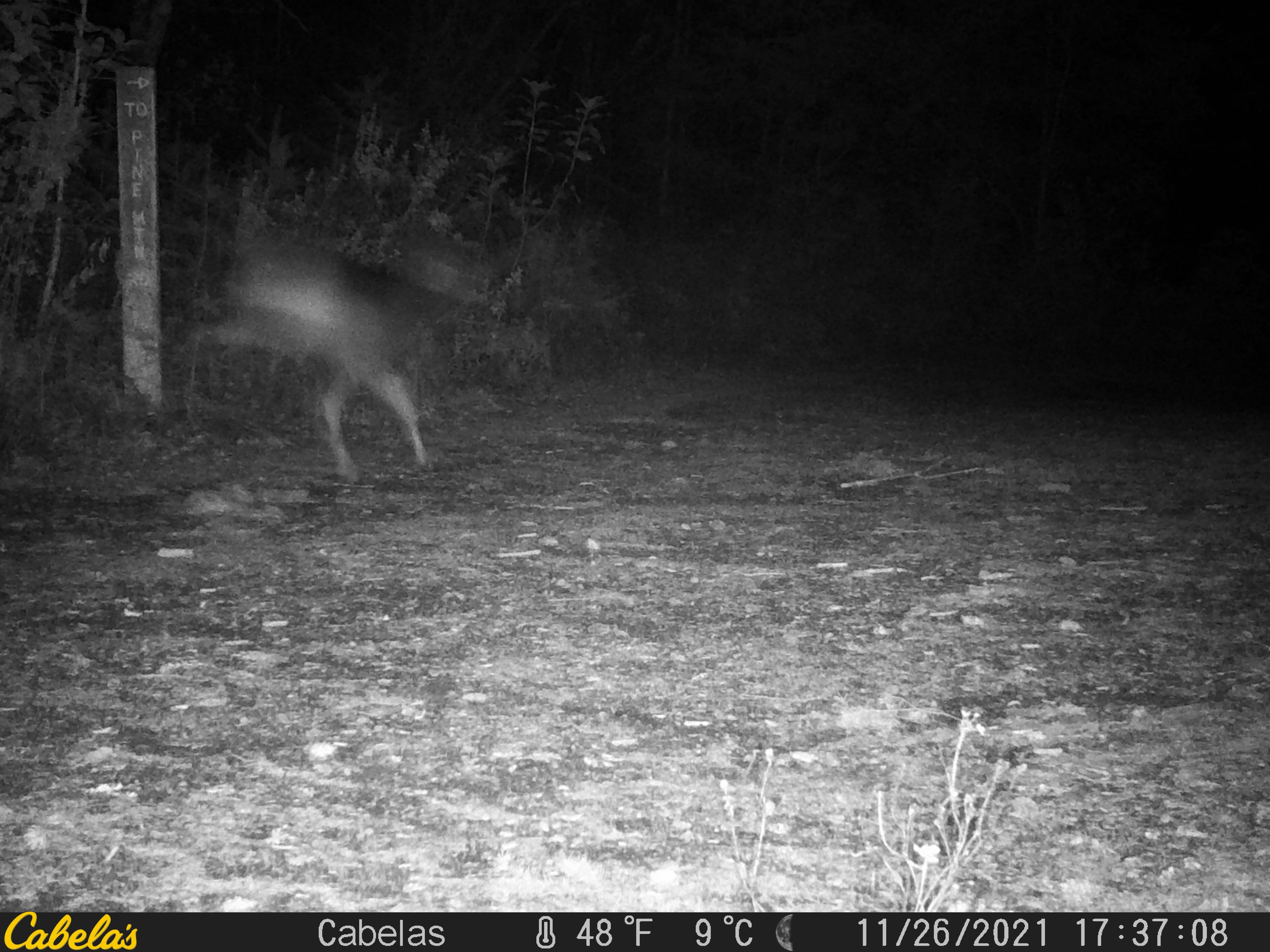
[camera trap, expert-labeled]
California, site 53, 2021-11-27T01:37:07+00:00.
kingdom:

■ **Directions for this task**
Using the material above, return every line exactly as it appears, minus the pictures.

■ **Exercise response**
[camera trap, expert-labeled]
California, site 53, 2021-11-27T01:37:07+00:00.
kingdom:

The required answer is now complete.